First, curious as to how many folks on here remember sitting at and working on a 286 PC? Apparently very few. 386? 486? Pentium? And so on. Anyone ever work on an Apple II? Classic Mac? The first PowerPC Macs?
I have, on all of them. The evolution of the personal computer has not, in my opinion, always been great or useful. Personally I hated the first front-facing ports. Sloppy. Wires all over. Running everything from the back of the computer and strapping the cables together made for a much more pleasant workspace. And right there is the key; a workspace you can spend time at and not feel crowded or disorganized. As a very long-time IT professional and professional photographer my workspace is the key factor in deciding what hardware to get. I have had all versions of the iMacs, and laptops, and I have never once found myself inconvenienced with ports on the back.

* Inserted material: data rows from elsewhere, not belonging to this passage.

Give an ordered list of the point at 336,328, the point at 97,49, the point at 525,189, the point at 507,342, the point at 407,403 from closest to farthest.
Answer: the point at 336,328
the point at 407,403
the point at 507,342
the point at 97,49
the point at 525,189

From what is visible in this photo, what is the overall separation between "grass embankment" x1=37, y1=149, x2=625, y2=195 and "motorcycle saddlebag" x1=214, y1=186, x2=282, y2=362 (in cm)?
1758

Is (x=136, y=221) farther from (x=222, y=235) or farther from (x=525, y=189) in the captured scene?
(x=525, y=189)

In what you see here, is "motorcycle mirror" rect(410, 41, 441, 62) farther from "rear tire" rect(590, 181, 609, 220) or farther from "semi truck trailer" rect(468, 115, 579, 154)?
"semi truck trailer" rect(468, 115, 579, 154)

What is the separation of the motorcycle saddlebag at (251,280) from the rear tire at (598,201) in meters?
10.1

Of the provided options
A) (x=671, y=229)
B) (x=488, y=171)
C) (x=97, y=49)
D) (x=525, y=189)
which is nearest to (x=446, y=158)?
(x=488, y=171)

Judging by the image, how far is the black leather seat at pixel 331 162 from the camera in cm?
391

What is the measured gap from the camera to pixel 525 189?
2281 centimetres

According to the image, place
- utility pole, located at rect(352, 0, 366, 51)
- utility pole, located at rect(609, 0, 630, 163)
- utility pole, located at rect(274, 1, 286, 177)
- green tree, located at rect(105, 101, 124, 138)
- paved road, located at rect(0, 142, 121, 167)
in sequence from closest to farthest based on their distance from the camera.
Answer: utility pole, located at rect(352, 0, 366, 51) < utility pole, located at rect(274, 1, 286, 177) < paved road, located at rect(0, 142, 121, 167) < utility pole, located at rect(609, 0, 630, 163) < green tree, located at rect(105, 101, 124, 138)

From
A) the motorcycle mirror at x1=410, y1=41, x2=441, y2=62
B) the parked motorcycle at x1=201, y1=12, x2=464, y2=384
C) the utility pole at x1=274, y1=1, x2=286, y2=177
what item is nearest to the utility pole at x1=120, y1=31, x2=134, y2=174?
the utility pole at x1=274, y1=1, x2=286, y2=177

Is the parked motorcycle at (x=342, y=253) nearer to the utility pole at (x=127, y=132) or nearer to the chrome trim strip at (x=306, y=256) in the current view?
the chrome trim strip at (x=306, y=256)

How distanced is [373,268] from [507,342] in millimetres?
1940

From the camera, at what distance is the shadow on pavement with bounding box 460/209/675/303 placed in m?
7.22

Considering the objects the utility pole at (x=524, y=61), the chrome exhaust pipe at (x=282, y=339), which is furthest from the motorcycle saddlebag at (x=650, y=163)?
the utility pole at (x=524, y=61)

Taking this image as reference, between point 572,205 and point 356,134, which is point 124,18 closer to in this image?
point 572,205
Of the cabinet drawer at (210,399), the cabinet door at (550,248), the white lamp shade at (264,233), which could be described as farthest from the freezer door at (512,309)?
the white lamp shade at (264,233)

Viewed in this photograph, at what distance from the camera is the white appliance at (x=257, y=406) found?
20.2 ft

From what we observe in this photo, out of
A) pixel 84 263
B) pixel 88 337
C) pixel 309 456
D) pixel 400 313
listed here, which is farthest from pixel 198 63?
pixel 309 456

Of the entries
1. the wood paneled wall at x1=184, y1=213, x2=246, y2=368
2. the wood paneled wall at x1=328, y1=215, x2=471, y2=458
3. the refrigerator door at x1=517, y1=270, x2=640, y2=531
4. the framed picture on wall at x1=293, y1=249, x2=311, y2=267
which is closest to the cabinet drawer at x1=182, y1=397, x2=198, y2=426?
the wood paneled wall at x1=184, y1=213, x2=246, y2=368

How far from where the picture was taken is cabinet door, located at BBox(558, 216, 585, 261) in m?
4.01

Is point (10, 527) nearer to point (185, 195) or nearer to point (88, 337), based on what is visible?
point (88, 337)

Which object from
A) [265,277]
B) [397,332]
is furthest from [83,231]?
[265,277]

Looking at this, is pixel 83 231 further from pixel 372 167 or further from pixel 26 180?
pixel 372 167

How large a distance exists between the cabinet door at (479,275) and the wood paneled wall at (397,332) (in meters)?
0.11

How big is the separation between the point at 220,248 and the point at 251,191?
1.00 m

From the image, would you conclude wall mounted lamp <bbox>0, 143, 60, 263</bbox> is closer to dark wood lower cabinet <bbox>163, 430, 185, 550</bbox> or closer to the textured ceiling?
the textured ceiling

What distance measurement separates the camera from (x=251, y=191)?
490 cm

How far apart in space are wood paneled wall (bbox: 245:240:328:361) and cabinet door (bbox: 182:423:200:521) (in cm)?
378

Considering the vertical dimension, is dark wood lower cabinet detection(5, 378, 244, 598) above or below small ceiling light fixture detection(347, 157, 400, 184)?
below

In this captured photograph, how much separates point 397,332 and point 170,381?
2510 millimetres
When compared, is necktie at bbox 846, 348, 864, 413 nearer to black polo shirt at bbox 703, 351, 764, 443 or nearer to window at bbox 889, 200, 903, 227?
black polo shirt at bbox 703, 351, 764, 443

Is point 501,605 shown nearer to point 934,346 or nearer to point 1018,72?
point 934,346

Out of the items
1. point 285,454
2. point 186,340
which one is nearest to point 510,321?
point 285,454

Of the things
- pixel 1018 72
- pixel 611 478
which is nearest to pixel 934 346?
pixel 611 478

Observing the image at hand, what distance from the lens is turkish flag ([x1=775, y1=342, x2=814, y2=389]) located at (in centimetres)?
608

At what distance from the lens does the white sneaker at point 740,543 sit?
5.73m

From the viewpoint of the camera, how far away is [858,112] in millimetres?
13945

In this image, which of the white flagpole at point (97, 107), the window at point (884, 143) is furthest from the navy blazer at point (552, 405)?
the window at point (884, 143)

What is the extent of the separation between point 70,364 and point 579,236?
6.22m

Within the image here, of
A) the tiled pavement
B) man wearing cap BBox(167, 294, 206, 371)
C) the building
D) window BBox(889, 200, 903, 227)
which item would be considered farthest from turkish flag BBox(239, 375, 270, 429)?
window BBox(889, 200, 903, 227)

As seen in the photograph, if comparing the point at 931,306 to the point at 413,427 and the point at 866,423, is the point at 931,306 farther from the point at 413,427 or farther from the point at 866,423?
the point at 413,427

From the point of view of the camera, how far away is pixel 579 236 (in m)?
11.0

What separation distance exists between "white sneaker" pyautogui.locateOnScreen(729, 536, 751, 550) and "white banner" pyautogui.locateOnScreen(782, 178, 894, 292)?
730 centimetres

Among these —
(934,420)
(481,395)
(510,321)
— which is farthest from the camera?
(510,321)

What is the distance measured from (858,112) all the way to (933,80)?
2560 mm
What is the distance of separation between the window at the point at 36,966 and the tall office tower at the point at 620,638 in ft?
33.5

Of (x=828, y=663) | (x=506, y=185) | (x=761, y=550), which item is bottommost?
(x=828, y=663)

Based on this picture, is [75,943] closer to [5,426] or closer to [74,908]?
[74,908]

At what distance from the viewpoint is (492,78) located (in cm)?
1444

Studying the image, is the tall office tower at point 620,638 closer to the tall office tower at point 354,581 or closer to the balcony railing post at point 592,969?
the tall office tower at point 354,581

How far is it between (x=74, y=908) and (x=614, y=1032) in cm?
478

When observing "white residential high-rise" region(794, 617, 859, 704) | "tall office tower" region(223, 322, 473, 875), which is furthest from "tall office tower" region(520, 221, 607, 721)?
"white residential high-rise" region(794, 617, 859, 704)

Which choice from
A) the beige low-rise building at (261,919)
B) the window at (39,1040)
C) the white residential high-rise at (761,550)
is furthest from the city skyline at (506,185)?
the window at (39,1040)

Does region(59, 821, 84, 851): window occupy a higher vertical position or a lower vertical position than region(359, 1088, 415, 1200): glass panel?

I work in IT, have for over 25 years, what am I missing that would cause people to have to constantly swap devices and cables and plugs? Good lord. On that issue, you simply suffer from poor planning and a poor purchase. I have several DVD drives, multi card readers, five external drives, two iPads and an iPhone, Wacom tablet, two printers (standard and high-end photo printer), and a film scanner. I move nothing. I unplug/replug nothing. Never have to. Everything is gently tucked away behind or off to the side. No cables staring me in the face and I am able to function with no disgruntlement about having to reach here or there.
The amount of whining I read each day is astounding. Instead of griping about a computer and what it doesn't have for you, or how it doesn't or won't work for you, plan out your purchase. Buy what you need, not what you want. The new iMacs are stunning, a proper evolution of design, and they work just fine for those who need them. My rMBP excels, but if I needed what a Lenovo or HP offered I would have bought that. Maybe those of us who purchase based on need over pure want are a dying breed.
Getting worked up over having to reach around the back of a computer... Would that everyone's life was so trouble-free as to have that magnificent insurmountable inconvenience as the sole belly ache of the day.
Buy a damn hub and suck it up. And as for the headphone problem, go to the store and get a three inch plug adapter, plug it in and let it dangle. Barely noticeable. Plug your headphones into that. No reaching. Trust me, it can be done.